Louis Abraham's Home Page

Effortless tests with cached stubs

14 Jan 2025

Imagine you have just written a complex piece of code (maybe an agent?) that interacts with several APIs and possibly uses large language models (LLMs). Now, you want to write tests but calling the APIs or LLMs during tests would make them slow, non-deterministic, and dependent on network availability.

What is the solution?

You could write mock implementations for every external call, but that is time-consuming, difficult to maintain, and prone to breaking with code changes. Wouldn’t it be great if you could simply record one execution of your code and reuse that data to stub external calls during tests?

Enter cached stubs.

What are cached stubs?

Cached stubs allow you to record the results of function calls once and use those cached results in your tests. This approach eliminates the need to create and maintain complex mocks manually. It is fast, reliable, and integrates seamlessly with testing workflows.

I came up with the name “cached stubs” myself as I have not seen this pattern used anywhere else. If you end up using this approach in your code, feel free to link back to this post! And if you have seen something similar before, I would love to hear about it.

A simple example

Let us start with a typical example:

from openai import OpenAI

client = OpenAI()

def generate_response(prompt):
    print("Calling LLM")
    response = client.chat.completions.create(
        model="gpt-4o-mini",
        messages=[{"role": "user", "content": prompt}],
    )
    return response.choices[0].message.content

def test_generate_response():
    prompt = "What is the capital of France?"
    response = generate_response(prompt)
    assert "Paris" in response.strip()

Running this code with pytest -s main.py prints "Calling LLM" and executes the API call. However, this test is slow and network-dependent.

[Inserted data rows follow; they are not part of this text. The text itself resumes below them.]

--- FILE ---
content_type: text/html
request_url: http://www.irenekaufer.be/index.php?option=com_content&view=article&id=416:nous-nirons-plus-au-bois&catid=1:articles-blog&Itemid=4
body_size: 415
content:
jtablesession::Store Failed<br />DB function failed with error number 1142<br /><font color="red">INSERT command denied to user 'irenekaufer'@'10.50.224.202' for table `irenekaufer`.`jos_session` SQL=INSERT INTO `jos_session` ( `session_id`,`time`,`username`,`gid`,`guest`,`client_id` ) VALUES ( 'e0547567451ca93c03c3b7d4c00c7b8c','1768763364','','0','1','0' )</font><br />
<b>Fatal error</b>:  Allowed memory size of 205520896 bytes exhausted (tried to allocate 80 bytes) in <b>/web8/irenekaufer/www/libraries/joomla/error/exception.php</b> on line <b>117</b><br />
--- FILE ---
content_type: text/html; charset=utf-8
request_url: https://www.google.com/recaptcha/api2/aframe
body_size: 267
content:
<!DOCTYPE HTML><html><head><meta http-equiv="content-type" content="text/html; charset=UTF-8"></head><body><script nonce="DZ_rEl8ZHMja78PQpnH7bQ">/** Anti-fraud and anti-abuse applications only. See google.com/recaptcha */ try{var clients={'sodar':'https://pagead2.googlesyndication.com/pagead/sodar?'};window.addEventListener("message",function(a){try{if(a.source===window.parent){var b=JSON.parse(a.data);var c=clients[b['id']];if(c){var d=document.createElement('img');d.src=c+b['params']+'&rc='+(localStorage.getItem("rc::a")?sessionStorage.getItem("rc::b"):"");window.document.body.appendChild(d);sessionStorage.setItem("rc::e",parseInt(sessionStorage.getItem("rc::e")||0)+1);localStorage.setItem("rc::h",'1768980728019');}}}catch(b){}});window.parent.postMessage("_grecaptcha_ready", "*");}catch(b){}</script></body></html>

On such a toy example, you might not see the benefit of cached stubs, as you could mock generate_response with a simple lambda: "Paris". But imagine if generate_response was called dozens of times with different arguments – each producing a different response – in a test suite, and that every time you change a prompt template, you have to update several mocks. Or worse, you have several chained calls, so updating all the mocks requires debugging long logs and copy-pasting back into the mocks.

This is where cached stubs come in.

Implementing cached stubs

We will use three libraries:

Here is a simple implementation of cached stubs:

import os
from unittest import mock

import joblib
import pytest

def create_cached_stub(func):
    memory = joblib.Memory("cached_stubs", verbose=0)
    cached_func = memory.cache(func)

    if not os.getenv("RECORD"):
        def error(*args, **kwargs):
            raise Exception("Cache miss")
        cached_func._call = error

    patch = mock.patch(
        f"{func.__module__}.{func.__name__}",
        cached_func,
    )

    @pytest.fixture
    def fixture():
        patch.start()
        yield
        patch.stop()

    return fixture

Using cached stubs

Here is how to use cached stubs:

fixture = create_cached_stub(generate_response)

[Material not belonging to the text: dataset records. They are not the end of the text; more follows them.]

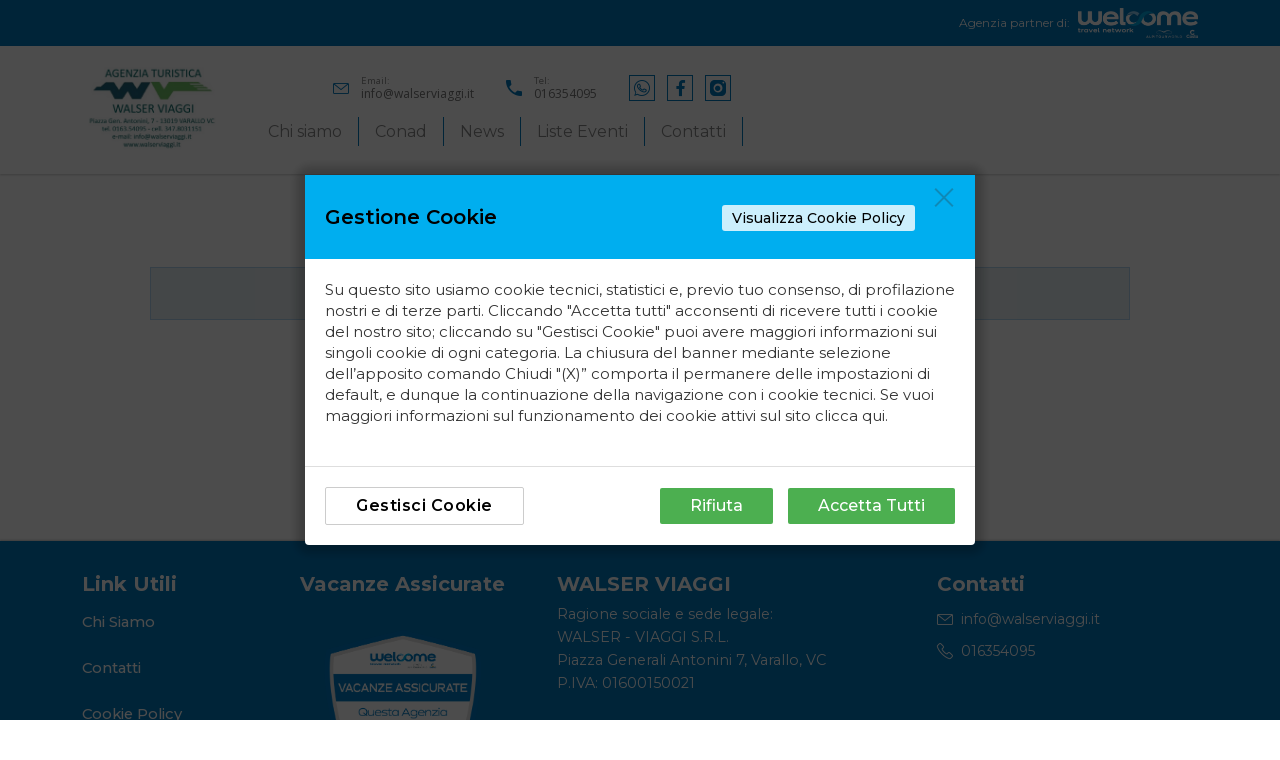

--- FILE ---
content_type: text/html
request_url: https://www.walserviaggi.it/faq-items/
body_size: 2136
content:
<!doctype html>
<html lang="it">

<head>
  <meta charset="utf-8">
  <meta name="keyword" content="">
  <meta name="description" content="">
<!--
  <meta property="og:canonical" content="">
-->
  <meta property="og:title" content="">
  <meta property="og:site_name" content="">
  <meta property="og:type" content="">
  <meta property="og:url" content="">
  <meta property="og:image" content="">
  <meta property="og:description" content="">
  <meta property="og:locale" content="">
  <meta property="og:image:width" content="">
  <meta property="og:image:height" content="">
  <!--<meta name="twitter:canonical" content="">
 -->
  <meta name="twitter:card" content="">
  <meta name="twitter:image" content="">
  <meta name="twitter:title" content="">
  <meta name="twitter:description" content="">
  <meta name="twitter:site" content="">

def test_generate_response(fixture):
    prompt = "What is the capital of France?"
    response = generate_response(prompt)
    assert "Paris" in response.strip()
  1. Record the API responses: Run the tests with the RECORD environment variable set:

    RECORD=1 pytest -s main.py
    

    This executes generate_response (prints "Calling LLM") and saves the result in the cached_stubs/ directory.

  2. Commit your changes: The outputs of cached functions are now stored as files in the cached_stubs/ directory. You can commit these files to your git repository and reuse them on other machines, including CI. The only caveat of using joblib is that it relies on the pickle module which is unsecure so you should never use cache files from untrusted sources.

  3. Use the cached stubs: Run the tests a second time without the RECORD variable:

    pytest -s main.py
    

    The cached results will be used instead of making actual API calls.

    If a value is missing in the cache and RECORD is not set, an exception will be automatically raised. This way, you can easily check locally that all your stubs are cached before pushing to CI.

As a bonus, thanks to joblib, any changes to the generate_response function (but not its dependencies) automatically invalidate the cache. To remove old values, you can periodically delete the whole cache folder and re-record the stubs.

A full example with malib

Our implementation above is nice for explanatory purposes but lacks the handling of several edge cases:

This is the reason why I have integrated cached stubs into my utility library, malib. Here is the same example using malib.cached_stubs:

from malib import cached_stubs
from openai import OpenAI

client = OpenAI()

def generate_response(prompt):
    print("Calling LLM")
    response = client.chat.completions.create(
        model="gpt-4o-mini",
        messages=[{"role": "user", "content": prompt}],
    )
    return response.choices[0].message.content

fixture = cached_stubs.create(generate_response)

def test_generate_response(fixture):
    prompt = "What is the capital of France?"
    response = generate_response(prompt)
    assert "Paris" in response.strip()

A simple one-liner fixture = cached_stubs.create(generate_response) is all you need to use cached stubs. I hope you find this concept useful!